Although the idea of having a disorder may be scary to some and even potentially contribute to a victim mentality, Rein wants people to be empowered by PSD and to see it as a diagnosis meant to validate your experience by giving it a name, making it real and giving you a means to heal yourself. "There are still experiences in our lives that are triggering PSD and the more layers we heal, the more power we claim, the more resilience we have and more ability we have in staying plugged into our power and happiness. These triggers affect us less and less the more we heal," emphasized Rein. While the task of breaking intergenerational transmission of trauma seems intimidating, the author has flipped the negative approach to the healing journey from a game of survival to the game of how good can it get.

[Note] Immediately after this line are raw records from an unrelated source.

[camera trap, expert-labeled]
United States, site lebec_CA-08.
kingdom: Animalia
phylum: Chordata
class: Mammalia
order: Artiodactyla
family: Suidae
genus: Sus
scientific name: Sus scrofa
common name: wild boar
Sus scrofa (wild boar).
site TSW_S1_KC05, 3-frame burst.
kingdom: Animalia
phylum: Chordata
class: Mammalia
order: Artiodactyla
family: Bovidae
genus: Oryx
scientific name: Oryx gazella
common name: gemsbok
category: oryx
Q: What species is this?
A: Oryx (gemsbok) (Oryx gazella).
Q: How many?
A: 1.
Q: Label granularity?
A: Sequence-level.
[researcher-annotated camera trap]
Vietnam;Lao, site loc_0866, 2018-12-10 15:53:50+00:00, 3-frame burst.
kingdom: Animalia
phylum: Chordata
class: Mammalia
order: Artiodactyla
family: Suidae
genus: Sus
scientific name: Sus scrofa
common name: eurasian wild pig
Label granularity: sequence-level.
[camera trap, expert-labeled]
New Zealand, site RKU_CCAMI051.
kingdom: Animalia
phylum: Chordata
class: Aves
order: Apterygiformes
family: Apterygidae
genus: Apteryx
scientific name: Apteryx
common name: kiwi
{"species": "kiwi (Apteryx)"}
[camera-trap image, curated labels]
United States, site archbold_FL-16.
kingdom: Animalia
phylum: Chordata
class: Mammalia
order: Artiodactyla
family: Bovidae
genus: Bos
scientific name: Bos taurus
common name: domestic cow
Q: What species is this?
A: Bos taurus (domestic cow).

In her new book, Patriarchy Stress Disorder: The Invisible Barrier to Women's Happiness and Fulfillment, Rein details an easy system for healing that includes the necessary tools she has sourced over 20 years on her healing exploration with the pioneers of mind, body and trauma resolution. Her 5-step system serves to help "Jailbreakers" escape the inner prison of PSD and other hidden trauma through the process of Waking Up in Prison, Meeting the Prison Guards, Turning the Prison Guards into Body Guards, Digging the Tunnel to Freedom and Savoring Freedom. Readers can also find free tools on Rein's website to help aid in their healing journey and exploration.

"I think of the book coming out as the birth of a movement. Healing is not women against men– it's women, men and people across the gender spectrum, coming together in a shared understanding that we all have trauma and we can all heal."